● **What you have to do**: Copy the text of every one of the records below verbatim, leaving out the pictures.

- - -

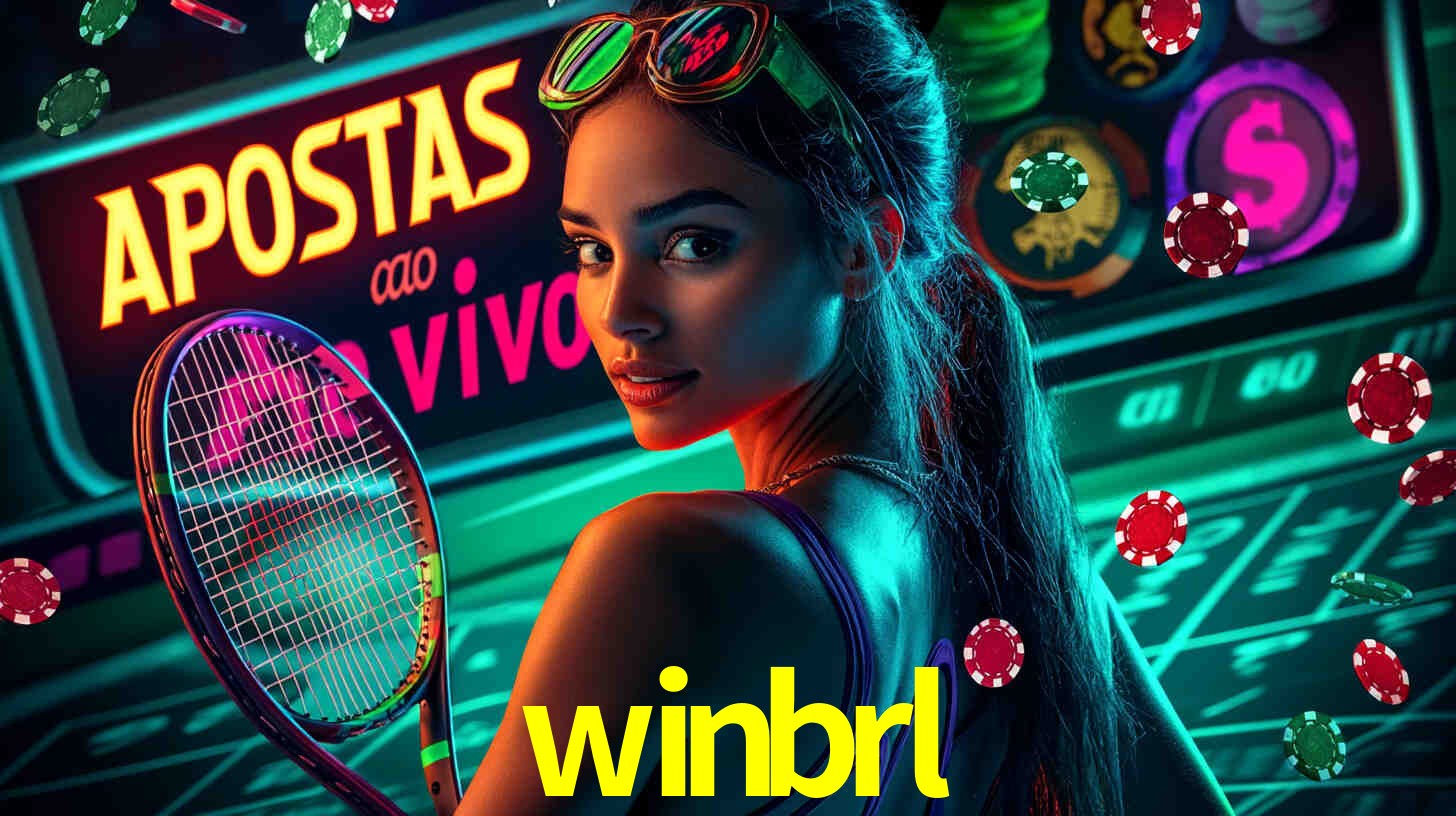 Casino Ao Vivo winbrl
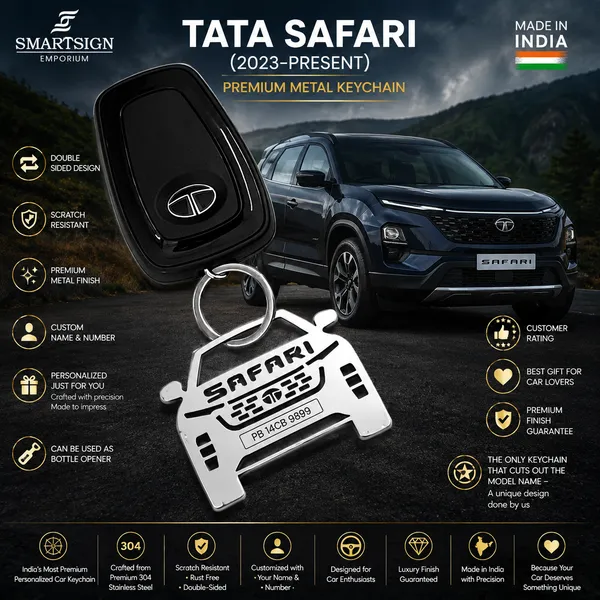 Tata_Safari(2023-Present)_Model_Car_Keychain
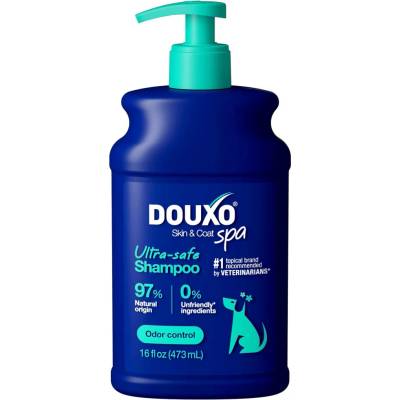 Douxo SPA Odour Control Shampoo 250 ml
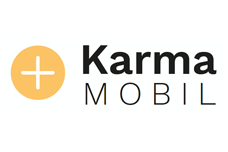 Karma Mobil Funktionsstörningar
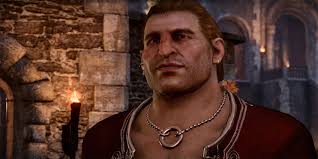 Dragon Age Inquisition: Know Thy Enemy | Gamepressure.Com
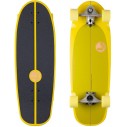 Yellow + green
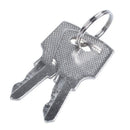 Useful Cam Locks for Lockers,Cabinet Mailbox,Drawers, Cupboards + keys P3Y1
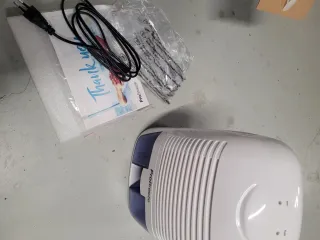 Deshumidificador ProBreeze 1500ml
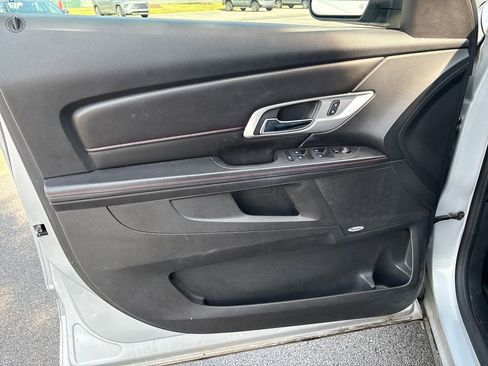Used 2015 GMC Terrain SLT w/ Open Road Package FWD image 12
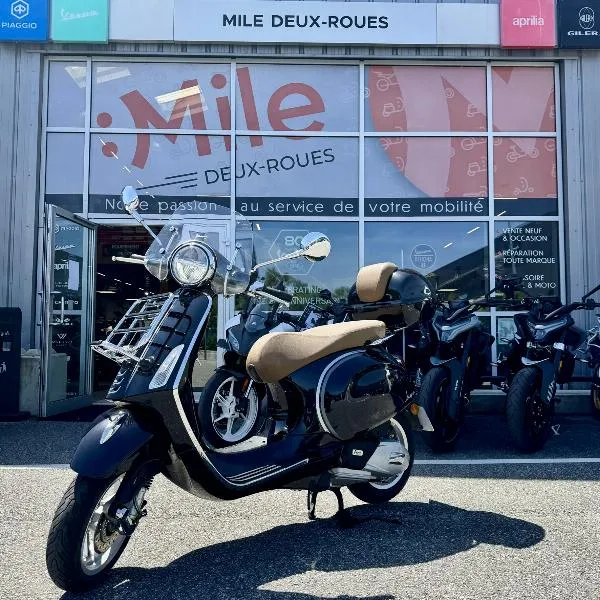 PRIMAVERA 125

- - -

● **Answer to this task**:
 Casino Ao Vivo winbrl
 Tata_Safari(2023-Present)_Model_Car_Keychain
 Douxo SPA Odour Control Shampoo 250 ml
 Karma Mobil Funktionsstörningar
 Dragon Age Inquisition: Know Thy Enemy | Gamepressure.Com
 Yellow + green
 Useful Cam Locks for Lockers,Cabinet Mailbox,Drawers, Cupboards + keys P3Y1
 Deshumidificador ProBreeze 1500ml
Used 2015 GMC Terrain SLT w/ Open Road Package FWD image 12
 PRIMAVERA 125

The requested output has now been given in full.